The big problem with this is that these laws are really fuzzy and they really don't make any sense.
If I post somewhere a link which points directly to an AVI file which contains a copyright-violating video, that's illegal. Seemingly this is so even if I post a link to a webpage which contains a link to such an AVI.
However, what happens if I just post a link to a webpage which only contains links to "illegal" sites? What happens if someone links to this post of mine? Is he doing something illegal too? The number of indirect links can go on forever. How many indirection steps must exist before it becomes legal? One? Two? Ten?
What happens if I don't give a link to the illegal material, but instead I give verbal instructions on how to find it, for example like "write this search string in google and go to the result which says this and this"?
What happens if person A puts in his homepage a link to the homepage of person B, which contains only legal material, and then much later person B puts illegal material in his homepage, and person A never notices? Is person A a criminal?
And more generically: What happens if illegal material appears in the target site after the link to that site has been posted somewhere? Does the link become illegal and the poster a criminal? How can the poster prove that the site did not contain illegal material at the time he posted the link?

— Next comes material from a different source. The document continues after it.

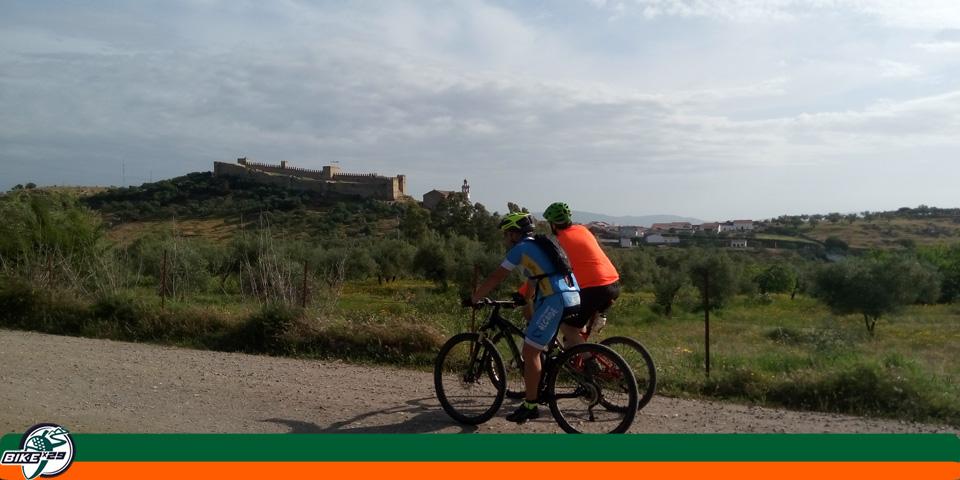 bikex29_ruta3_las_tres_provincias_cicloturismo_cala_santa_olalla_camino_castillo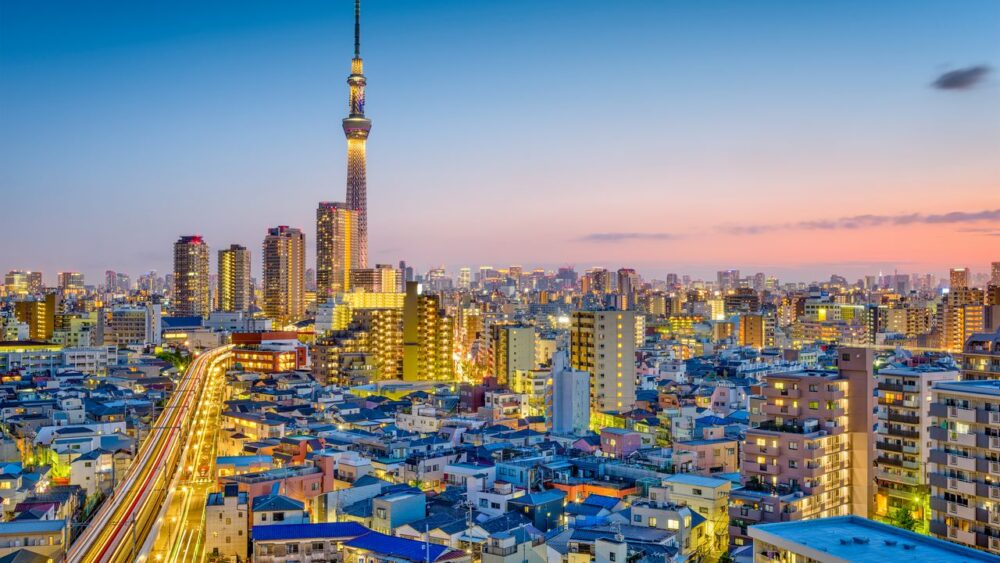 Tokio v noci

How can someone even know that something is illegal? If a website has, for example, some video in it, and there's absolutely no indication nor hint that the website actually doesn't have rights to distribute that video, how could the average person know that? He could very well post a link to the site without knowing that it's illegal.
The general answer to all these questions is: "It hasn't been tested on court yet." And that's exactly why this kind of law sucks big time: It's fuzzy, unclear and doesn't state specifically and unambiguously what is and isn't legal. How can anyone obey a law which is so unclear and ambiguous? How can it be fair to convict someone on the basis of such a fuzzy law?